Right. so this is the deal. Break open a bottle of Cursor AI. Get Speech to Text working. If you are Irish, quantity has a quality of it's own. Tell the AI to make you a viral app. When it won't compile, yell at it util it does. At some point it will randomly destroy the codebase. Version control my rear end, scream at it until it compiles. You will probably have about 6 lines of code though, and it won[t actually do anything. Repeat ... Until you have 100 lines of code that will compile.
Copy that into notepad. Make it clear to the AI that you know where it lives.
Then copy/paste that Notepad masterpiece back into Cursor and whisper softly: “Behave.”
The AI will respond by hallucinating 4000 warnings about semicolons. Ignore them. They’re lies.

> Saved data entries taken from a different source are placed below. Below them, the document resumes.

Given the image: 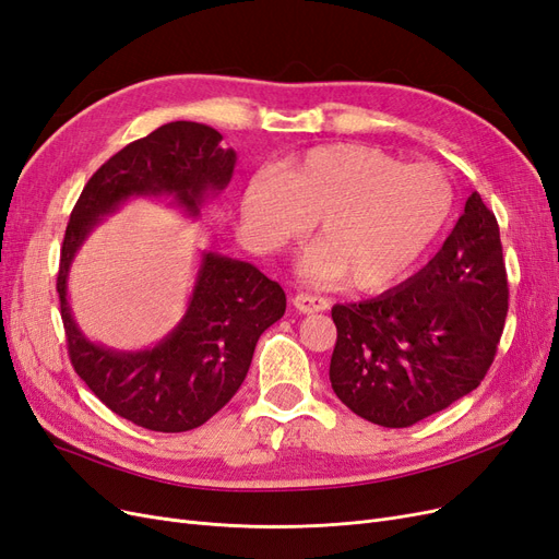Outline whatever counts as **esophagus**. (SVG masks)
<instances>
[{
	"mask_svg": "<svg viewBox=\"0 0 559 559\" xmlns=\"http://www.w3.org/2000/svg\"><path fill=\"white\" fill-rule=\"evenodd\" d=\"M294 306H296V310L298 312H306V314H310V312H324V310H329V298H324V296H312V294H298L296 298H294Z\"/></svg>",
	"mask_w": 559,
	"mask_h": 559,
	"instance_id": "1",
	"label": "esophagus"
}]
</instances>
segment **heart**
<instances>
[{"label": "heart", "mask_w": 559, "mask_h": 559, "mask_svg": "<svg viewBox=\"0 0 559 559\" xmlns=\"http://www.w3.org/2000/svg\"><path fill=\"white\" fill-rule=\"evenodd\" d=\"M454 205V183L438 165H408L361 144L317 146L277 179H249L242 195L245 218L267 245L300 238L319 222L321 245L302 267L357 292L408 277L443 238Z\"/></svg>", "instance_id": "obj_1"}]
</instances>
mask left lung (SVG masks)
Segmentation results:
<instances>
[{
  "label": "left lung",
  "instance_id": "1",
  "mask_svg": "<svg viewBox=\"0 0 559 559\" xmlns=\"http://www.w3.org/2000/svg\"><path fill=\"white\" fill-rule=\"evenodd\" d=\"M506 314L497 216L471 193L441 251L417 275L378 298L333 306V392L373 425L413 427L483 382Z\"/></svg>",
  "mask_w": 559,
  "mask_h": 559
}]
</instances>
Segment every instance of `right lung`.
I'll return each mask as SVG.
<instances>
[{
	"mask_svg": "<svg viewBox=\"0 0 559 559\" xmlns=\"http://www.w3.org/2000/svg\"><path fill=\"white\" fill-rule=\"evenodd\" d=\"M222 140L205 123L175 121L130 142L83 186L64 230L56 289L72 366L111 413L148 431H191L224 408L247 378L261 333L284 314V289L251 263L207 251L177 329L151 349L114 352L76 326L67 275L99 218L132 195H173L198 216L233 177L235 151Z\"/></svg>",
	"mask_w": 559,
	"mask_h": 559,
	"instance_id": "obj_1",
	"label": "right lung"
}]
</instances>
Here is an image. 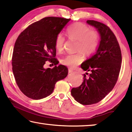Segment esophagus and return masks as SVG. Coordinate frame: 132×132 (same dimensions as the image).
<instances>
[{
    "mask_svg": "<svg viewBox=\"0 0 132 132\" xmlns=\"http://www.w3.org/2000/svg\"><path fill=\"white\" fill-rule=\"evenodd\" d=\"M72 72H73V71L71 70V69L68 68V73H69V74H70V73H72Z\"/></svg>",
    "mask_w": 132,
    "mask_h": 132,
    "instance_id": "esophagus-1",
    "label": "esophagus"
}]
</instances>
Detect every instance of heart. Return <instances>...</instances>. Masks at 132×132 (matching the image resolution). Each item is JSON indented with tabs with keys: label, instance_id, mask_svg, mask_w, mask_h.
I'll list each match as a JSON object with an SVG mask.
<instances>
[{
	"label": "heart",
	"instance_id": "b5f03b06",
	"mask_svg": "<svg viewBox=\"0 0 132 132\" xmlns=\"http://www.w3.org/2000/svg\"><path fill=\"white\" fill-rule=\"evenodd\" d=\"M66 34L69 39L77 40L76 50L78 52L66 55L61 60V63L69 67L74 68L84 60L82 53L86 55H90L96 51L98 44V34L95 30L90 29L88 26L81 22L74 23L68 27ZM65 40L61 34L56 36L55 47L58 51L63 50Z\"/></svg>",
	"mask_w": 132,
	"mask_h": 132
}]
</instances>
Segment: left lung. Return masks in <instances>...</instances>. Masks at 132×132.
<instances>
[{"mask_svg":"<svg viewBox=\"0 0 132 132\" xmlns=\"http://www.w3.org/2000/svg\"><path fill=\"white\" fill-rule=\"evenodd\" d=\"M87 23L96 28L100 41L96 54L81 65L83 70L90 72L89 76L84 74L81 85L71 92L75 100L83 105L99 102L113 90L121 64L120 46L110 28L93 20H88Z\"/></svg>","mask_w":132,"mask_h":132,"instance_id":"8db88e82","label":"left lung"}]
</instances>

Don’t fight it. Let the madness flow.
When you finally get something that vaguely resembles an app screen — a rectangle with colors, maybe a rogue text label that says “Hello from 1998” — take a screenshot. Congratulations. You now have App Store marketing material.
Deploy to internal testing. Watch as your friends can’t install it because of certificate hell. Curse loudly, threaten the AI with re-training, then try again. By the fifteenth build, you’ll have something that doesn’t crash until at least the splash screen. This is called “progress.”
Rage coding isn’t about making good software. It’s about establishing dominance over silicon. Every time the compiler gives you an error, you treat it like a duel.
Repeat this loop until you’ve cobbled together 200 lines of unstable genius. Then — and only then — submit it to the store with a title like “AI Rage Builder 3000.”
It will be rejected instantly, but that’s not the point. The point is: the machine knows you’re serious now.